● **EXERCISES TO COMPLETE**:
A - In the landfill passage below, find each occurrence of the noun "approval" and give the single word directly before it.
B - Reproduce the landfill passage below word for word, from "The likelihood that" up to and including "for the site.".

The likelihood that the proposed development, by extending the life of the landfill operation on the northern void, further delays the rehabilitation of the southern mining void on the site is also of concern to me as it further thwarts achievement of the planning outcomes sought for the site.

  1. [130]
    Mr Perkins explained the importance of the southern void in the following exchange with Mr Hughes QC in his oral evidence[151]:

Now, is it relevant to you as a town planner that there is on the subject land an area already approved to accommodate landfill? That’s what we’ve been referring to as the southern void, subject of course to obtaining operational works approval?Yes, it’s – certainly in my view that is highly relevant. It is part of the existing approval that exists on the site and it does not require a further town planning application to bring it about. If that void was filled, that would result in a – compliant with the planning scheme’s invitation to – to fill voids and to rehabilitate those areas. It will also be consistent with the idea of filling, but not above the voids, other than in a minor way identified in the TLPI. So – and it’s approved. It doesn’t require – it doesn’t require a process such as we’re involved in at the moment for it to – to go ahead. It’s part of the original approval.

● **RAW DATA**:
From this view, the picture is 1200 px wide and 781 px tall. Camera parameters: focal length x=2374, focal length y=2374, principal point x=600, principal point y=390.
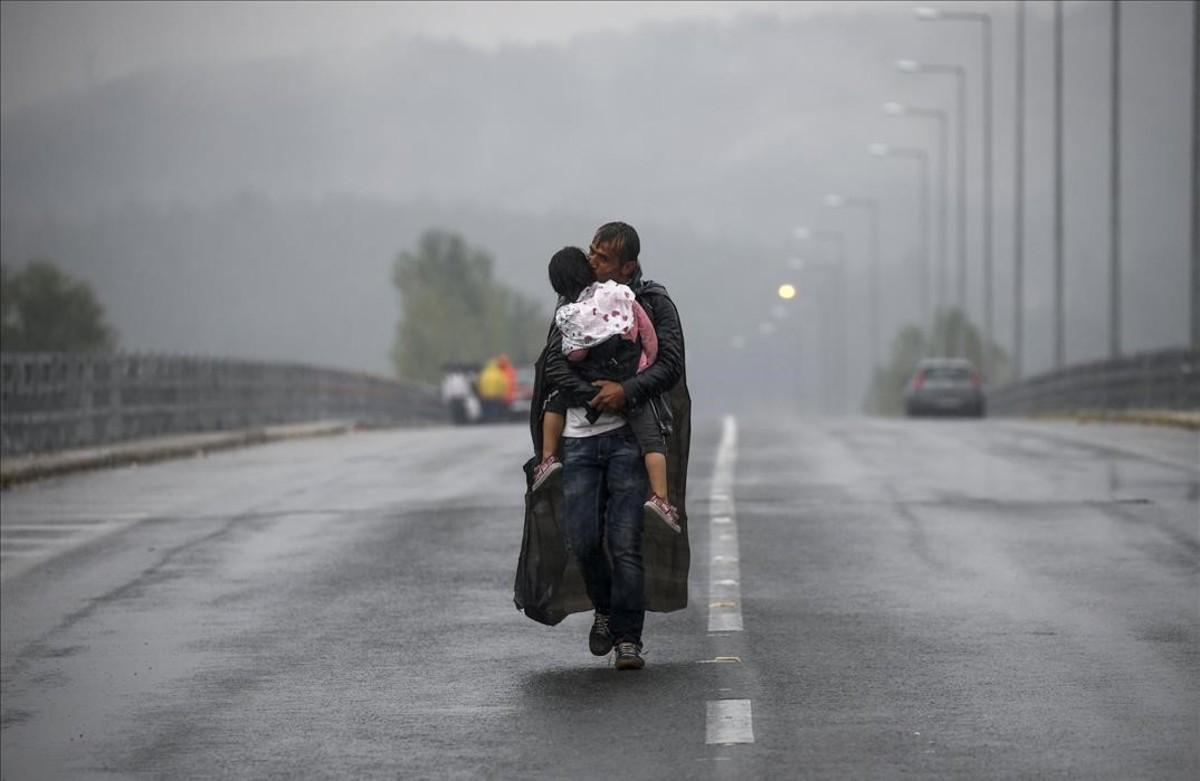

● **ANSWERS BY TASK**:
A - works, existing, original

B -
The likelihood that the proposed development, by extending the life of the landfill operation on the northern void, further delays the rehabilitation of the southern mining void on the site is also of concern to me as it further thwarts achievement of the planning outcomes sought for the site.